In this video, Krishna Aragam, MD, MS, preventative cardiologist in the Cardiovascular Disease Prevention Center at Massachusetts General Hospital, discusses his research on the genetic determinants of heart failure. Dr. Aragam's research into the population genetics of cardiovascular disease (CVD) aims to identify patients who are most at risk for heart failure to improve CVD prevention.

Transcript

My research focuses on heart failure and in particular the genetic determinants of heart failure at a population level. Our work is inspired by the growing global burden of heart failure and the pressing need to prevent disease. And, we use genetics as a tool to identify those patients most at risk for heart failure in an effort to prevent disease.

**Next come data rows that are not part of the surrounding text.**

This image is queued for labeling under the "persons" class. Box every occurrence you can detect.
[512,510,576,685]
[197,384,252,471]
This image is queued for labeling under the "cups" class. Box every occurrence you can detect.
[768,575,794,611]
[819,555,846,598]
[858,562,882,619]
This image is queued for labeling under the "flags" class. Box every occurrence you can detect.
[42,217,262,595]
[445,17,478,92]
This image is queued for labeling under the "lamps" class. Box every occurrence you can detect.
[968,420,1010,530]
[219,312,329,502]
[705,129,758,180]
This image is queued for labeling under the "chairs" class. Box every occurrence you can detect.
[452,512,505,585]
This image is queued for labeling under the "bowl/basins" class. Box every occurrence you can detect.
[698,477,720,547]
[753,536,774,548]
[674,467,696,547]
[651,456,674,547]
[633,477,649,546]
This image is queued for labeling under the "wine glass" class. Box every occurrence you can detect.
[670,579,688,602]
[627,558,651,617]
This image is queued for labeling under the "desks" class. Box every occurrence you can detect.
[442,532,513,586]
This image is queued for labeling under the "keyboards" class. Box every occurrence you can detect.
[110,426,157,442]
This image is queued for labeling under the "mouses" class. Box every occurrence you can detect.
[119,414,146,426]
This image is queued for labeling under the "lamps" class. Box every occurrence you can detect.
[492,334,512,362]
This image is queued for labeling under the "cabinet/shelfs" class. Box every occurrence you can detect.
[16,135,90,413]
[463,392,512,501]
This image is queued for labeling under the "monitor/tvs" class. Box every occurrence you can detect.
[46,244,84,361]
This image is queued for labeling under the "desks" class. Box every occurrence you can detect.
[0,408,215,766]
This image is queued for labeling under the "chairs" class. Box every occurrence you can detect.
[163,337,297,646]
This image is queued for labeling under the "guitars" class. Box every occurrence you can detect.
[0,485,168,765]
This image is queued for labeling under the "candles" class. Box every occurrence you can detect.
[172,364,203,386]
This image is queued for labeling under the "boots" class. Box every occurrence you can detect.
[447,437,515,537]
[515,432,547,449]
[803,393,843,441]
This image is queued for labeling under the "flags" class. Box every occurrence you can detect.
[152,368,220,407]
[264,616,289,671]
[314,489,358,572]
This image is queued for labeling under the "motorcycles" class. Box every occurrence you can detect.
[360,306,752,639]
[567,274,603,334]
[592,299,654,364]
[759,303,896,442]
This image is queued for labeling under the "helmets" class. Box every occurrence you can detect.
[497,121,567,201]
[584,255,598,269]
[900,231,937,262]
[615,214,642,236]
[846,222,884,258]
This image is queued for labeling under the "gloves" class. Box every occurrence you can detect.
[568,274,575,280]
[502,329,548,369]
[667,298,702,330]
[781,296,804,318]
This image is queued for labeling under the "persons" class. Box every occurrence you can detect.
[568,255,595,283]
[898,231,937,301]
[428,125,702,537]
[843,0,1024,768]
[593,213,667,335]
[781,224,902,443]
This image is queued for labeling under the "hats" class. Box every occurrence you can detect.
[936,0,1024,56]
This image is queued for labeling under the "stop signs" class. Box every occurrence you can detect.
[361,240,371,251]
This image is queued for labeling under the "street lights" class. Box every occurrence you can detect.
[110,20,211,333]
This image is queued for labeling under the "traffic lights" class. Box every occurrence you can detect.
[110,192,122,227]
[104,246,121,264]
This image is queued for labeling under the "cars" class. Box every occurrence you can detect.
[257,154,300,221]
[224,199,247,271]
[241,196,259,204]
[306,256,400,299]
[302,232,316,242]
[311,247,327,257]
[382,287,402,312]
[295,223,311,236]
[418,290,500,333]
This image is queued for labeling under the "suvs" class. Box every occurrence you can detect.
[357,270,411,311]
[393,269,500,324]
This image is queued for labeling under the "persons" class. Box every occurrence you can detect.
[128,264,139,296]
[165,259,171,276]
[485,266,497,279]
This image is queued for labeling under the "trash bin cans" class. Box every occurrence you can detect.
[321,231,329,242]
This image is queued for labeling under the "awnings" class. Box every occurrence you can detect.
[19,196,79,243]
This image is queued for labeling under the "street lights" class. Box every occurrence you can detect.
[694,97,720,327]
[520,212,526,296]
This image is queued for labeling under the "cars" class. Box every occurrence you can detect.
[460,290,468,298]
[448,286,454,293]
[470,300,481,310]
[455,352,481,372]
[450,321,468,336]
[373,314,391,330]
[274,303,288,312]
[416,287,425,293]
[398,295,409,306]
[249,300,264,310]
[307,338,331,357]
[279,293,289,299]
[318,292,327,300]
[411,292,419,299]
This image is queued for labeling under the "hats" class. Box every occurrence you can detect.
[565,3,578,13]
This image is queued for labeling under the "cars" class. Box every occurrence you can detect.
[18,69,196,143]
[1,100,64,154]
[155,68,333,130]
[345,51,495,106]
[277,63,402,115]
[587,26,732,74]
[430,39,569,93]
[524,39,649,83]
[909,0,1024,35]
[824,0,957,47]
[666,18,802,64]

My motivation to pursue prevention has stemmed from various research and clinical experiences caring for patients with heart failure who have had a very poor course. We've seen that heart failure affects, you know, approximately 30 million individuals worldwide, and the mortality rate is quite high. Someone who has a diagnosis of heart failure has a five-year mortality rate of about 50%, and this is in spite of considerable therapeutic advances in the heart failure sphere. And so, there is a growing emphasis on prevention, and that is something that really motivated me to pursue that line of research.

Mass General is unique in our collaboration with the Broad Institute and the computational power that that offers. And so, our group focuses on the population genetic determinants of cardiovascular diseases, but in particular, looking at common genetic variation in the population that puts people at risk for disease, a subject that requires the study of very large populations on the orders of, not just thousands, but half million to millions. And being able to assess that at scale requires sophisticated computational tools that we are privileged to be able to have here in this setting.

And so, our work focuses on harnessing those tools and the genetic data to better identify variants, genetic variants that are associated with cardiovascular diseases. And, to put them together to, again, identify those patients who are most at risk.